» WHAT TO WORK ON
Return every one of the entries below word for word, changing nothing.

» INPUT RECORDS
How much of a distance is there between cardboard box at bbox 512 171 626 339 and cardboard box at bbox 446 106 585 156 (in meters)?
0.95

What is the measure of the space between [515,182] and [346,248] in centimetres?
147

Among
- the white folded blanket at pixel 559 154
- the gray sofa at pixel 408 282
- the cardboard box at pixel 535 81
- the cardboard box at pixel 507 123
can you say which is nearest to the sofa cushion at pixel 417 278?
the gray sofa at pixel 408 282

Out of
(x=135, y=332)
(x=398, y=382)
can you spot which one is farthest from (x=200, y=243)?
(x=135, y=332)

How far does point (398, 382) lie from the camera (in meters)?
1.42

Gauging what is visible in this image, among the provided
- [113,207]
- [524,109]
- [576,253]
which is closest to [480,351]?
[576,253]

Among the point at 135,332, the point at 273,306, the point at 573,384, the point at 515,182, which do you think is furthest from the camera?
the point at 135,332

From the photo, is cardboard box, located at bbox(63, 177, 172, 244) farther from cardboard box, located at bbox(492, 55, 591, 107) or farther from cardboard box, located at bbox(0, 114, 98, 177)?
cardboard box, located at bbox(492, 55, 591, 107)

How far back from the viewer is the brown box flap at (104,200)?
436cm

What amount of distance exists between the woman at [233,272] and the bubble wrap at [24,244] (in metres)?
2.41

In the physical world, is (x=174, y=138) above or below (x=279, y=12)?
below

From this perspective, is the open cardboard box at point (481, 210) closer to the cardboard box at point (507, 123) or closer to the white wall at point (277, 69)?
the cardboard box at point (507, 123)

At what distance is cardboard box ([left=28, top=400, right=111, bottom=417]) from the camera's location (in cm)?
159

» RESULT
How much of a distance is there between cardboard box at bbox 512 171 626 339 and cardboard box at bbox 446 106 585 156 (in meters)?
0.95

What is the measure of the space between [515,182] and [346,248] in centimetres?
147

Among
- the white folded blanket at pixel 559 154
- the gray sofa at pixel 408 282
- the cardboard box at pixel 535 81
- the cardboard box at pixel 507 123
can you say which is nearest to the sofa cushion at pixel 417 278?
the gray sofa at pixel 408 282

Out of
(x=135, y=332)
(x=398, y=382)
can you spot which one is farthest from (x=200, y=243)?
(x=135, y=332)

How far does point (398, 382) lie from the camera (in meters)?
1.42

Gauging what is visible in this image, among the provided
- [113,207]
- [524,109]
- [576,253]
which is closest to [480,351]?
[576,253]

Among the point at 135,332, the point at 273,306, the point at 573,384, the point at 515,182, which do you think is furthest from the camera?
the point at 135,332

From the photo, is cardboard box, located at bbox(63, 177, 172, 244) farther from cardboard box, located at bbox(492, 55, 591, 107) or farther from cardboard box, located at bbox(0, 114, 98, 177)?
cardboard box, located at bbox(492, 55, 591, 107)

How far back from the viewer is the brown box flap at (104,200)?
436cm

What amount of distance exists between the woman at [233,272] and the bubble wrap at [24,244] (in metres)?
2.41

In the physical world, is (x=174, y=138) above or below (x=279, y=12)?
below

From this perspective, is the open cardboard box at point (481, 210) closer to the cardboard box at point (507, 123) or closer to the white wall at point (277, 69)?
the cardboard box at point (507, 123)

At what distance is cardboard box ([left=28, top=400, right=111, bottom=417]) from the camera's location (in cm)?
159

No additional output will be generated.